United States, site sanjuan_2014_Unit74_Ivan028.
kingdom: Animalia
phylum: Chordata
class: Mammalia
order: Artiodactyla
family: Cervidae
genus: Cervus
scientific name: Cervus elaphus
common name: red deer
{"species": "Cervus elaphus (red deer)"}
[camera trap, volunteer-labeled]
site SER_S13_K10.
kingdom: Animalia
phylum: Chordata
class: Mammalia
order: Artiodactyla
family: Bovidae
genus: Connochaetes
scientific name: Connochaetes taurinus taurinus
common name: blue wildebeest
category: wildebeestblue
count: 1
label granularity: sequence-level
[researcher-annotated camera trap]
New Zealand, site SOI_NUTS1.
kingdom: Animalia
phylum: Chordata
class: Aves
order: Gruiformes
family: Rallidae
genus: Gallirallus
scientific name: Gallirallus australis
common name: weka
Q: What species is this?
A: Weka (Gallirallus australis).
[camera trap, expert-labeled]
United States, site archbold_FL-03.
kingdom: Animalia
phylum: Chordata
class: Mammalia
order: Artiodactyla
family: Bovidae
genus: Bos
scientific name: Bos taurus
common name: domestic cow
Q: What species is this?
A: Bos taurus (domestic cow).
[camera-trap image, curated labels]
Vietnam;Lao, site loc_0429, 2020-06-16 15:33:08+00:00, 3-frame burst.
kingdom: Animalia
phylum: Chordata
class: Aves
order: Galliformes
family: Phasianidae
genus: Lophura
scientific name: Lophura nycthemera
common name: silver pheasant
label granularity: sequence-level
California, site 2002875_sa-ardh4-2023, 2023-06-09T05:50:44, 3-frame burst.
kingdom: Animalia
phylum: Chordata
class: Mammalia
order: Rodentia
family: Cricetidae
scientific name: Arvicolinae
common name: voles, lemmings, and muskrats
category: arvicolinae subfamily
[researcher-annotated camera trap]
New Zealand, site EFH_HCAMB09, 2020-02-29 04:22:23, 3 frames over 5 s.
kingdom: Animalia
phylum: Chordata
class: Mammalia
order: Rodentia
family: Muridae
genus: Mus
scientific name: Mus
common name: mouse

EXERCISE: Display each line of the data where "United" occurs.

OUTPUT OF THE EXERCISE:
United States, site sanjuan_2014_Unit74_Ivan028.
United States, site archbold_FL-03.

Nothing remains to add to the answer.